The 5.7% dip reflects about 10 million fewer Americans with dental coverage, compared to 2008 figures. Still, enrollment from 2006 through 2008 increased in line with U.S. population growth, remaining steady at 57%, according to the research, which is based on data from 88 employers.
"While total enrollment significantly declined in 2009, the number of employer groups offering dental benefits remained consistent, compared to the previous year, based on data submitted for the report and other industry studies by LIMRA and NADP," says Evelyn F. Ireland, executive director of NADP.
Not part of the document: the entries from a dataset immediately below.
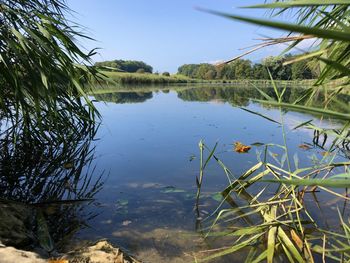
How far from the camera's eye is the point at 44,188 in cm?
425

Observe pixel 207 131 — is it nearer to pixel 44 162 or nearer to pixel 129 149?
pixel 129 149

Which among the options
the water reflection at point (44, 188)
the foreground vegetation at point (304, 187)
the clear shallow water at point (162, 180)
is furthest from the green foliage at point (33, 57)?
the foreground vegetation at point (304, 187)

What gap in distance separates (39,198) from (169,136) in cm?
463

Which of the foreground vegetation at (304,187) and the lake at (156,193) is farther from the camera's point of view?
the lake at (156,193)

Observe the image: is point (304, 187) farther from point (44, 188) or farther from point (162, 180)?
point (44, 188)

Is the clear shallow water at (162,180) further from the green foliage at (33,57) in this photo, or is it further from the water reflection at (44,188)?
the green foliage at (33,57)

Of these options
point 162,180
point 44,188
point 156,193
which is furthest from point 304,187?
point 44,188

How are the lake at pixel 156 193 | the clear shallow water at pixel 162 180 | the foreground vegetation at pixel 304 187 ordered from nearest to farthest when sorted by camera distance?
the foreground vegetation at pixel 304 187 → the lake at pixel 156 193 → the clear shallow water at pixel 162 180

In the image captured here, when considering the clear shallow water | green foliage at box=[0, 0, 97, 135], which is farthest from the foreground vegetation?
green foliage at box=[0, 0, 97, 135]

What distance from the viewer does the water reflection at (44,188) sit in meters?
2.82

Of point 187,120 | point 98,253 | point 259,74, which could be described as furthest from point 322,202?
point 259,74

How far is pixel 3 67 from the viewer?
3.68 meters

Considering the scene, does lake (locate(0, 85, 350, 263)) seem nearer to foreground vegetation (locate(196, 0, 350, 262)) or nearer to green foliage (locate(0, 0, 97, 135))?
foreground vegetation (locate(196, 0, 350, 262))

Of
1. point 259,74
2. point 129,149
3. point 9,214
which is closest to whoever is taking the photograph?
point 9,214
The recession and a stalled economy contributed, in part, to decreased enrollment. "The reduction in subscribers in some employer groups in 2009 most likely reflects family financial constraints and layoffs, as Delta Dental's data indicates that dental benefits remain an important part of employer benefits programs, despite a challenging economy," says Kim Volk, president and CEO of DDPA. L.C.B.
Top dental trends69%
The trend toward dental PPO products continues among commercial products, with 69% of all commercial dental benefits reported as DPPO. Indemnity and dental HMO products continue to decline in market share, while discount products maintained market share.
Dental benefit premiums and fees are paid at least in part by most enrollees. While discount plans report 99% of all enrollees paying at least part of the fee, insured products range from 85% of DPPO enrollees paying a portion of premium to 61% of dental indemnity enrollees paying for a portion of premium.
Only 1% of the population with dental insurance products, i.e. DHMO, DPPO or dental indemnity, has its benefits through individual policies. Roughly 9% of dental discount products are sold as individual policies.